Similarly, “He shot the man with the rifle” begs the question, “who had the rifle?” And yet, with appropriate stress, the right interpretation can be encouraged.
However, **speakers even use prosody when there is no ambiguity**, suggesting that they are not responding in any way to the listener and that it must form part of the speaker-planning process.

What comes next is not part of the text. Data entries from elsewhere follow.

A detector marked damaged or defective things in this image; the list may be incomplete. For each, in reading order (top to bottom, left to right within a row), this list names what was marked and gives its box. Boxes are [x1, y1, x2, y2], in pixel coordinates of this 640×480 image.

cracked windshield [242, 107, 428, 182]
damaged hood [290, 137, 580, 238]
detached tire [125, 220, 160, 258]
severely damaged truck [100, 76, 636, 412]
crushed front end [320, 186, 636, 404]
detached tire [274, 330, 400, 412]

**Prosody is a particular problem for synthetic speech**. Without it, AI-produced voices can sound fake, unengaging, put emphasis in the wrong places, and struggle with unusual words. This can be especially problematic when trying to deliver something dramatic or emotional. So, don’t even think about asking Alexa or Siri to deliver your eulogy.
Discourse markers
When we listen back to a recording of ourselves in conversation or presenting, we may be frustrated by the number of times we utter words such as ‘um’ and ‘eh’ – or ‘ano’ for Japanese speakers! And yet, ‘**discourse markers**’ as they are known, despite seeming irrelevant to the speaker’s message, **do assist communication**.
In fact, they help clarify the speaker’s intentions. For example, ‘oh’ and ‘um’ can be us sharing that we have problems deciding what to say next. And using phrases such as ‘you know’ can indicate the speaker is confirming understanding or looking for approval.
It seems they also vary depending on who the conversation is most relevant to. **A 2006 study found that ‘oh’ is used 98.5% of the time when a new topic is directly relevant to the speaker, while ‘so’ is present in what is said 96% of the time when it most concerns the listener.**
While not contributing directly to the content, **discourse markers are an important aspect of conversation**.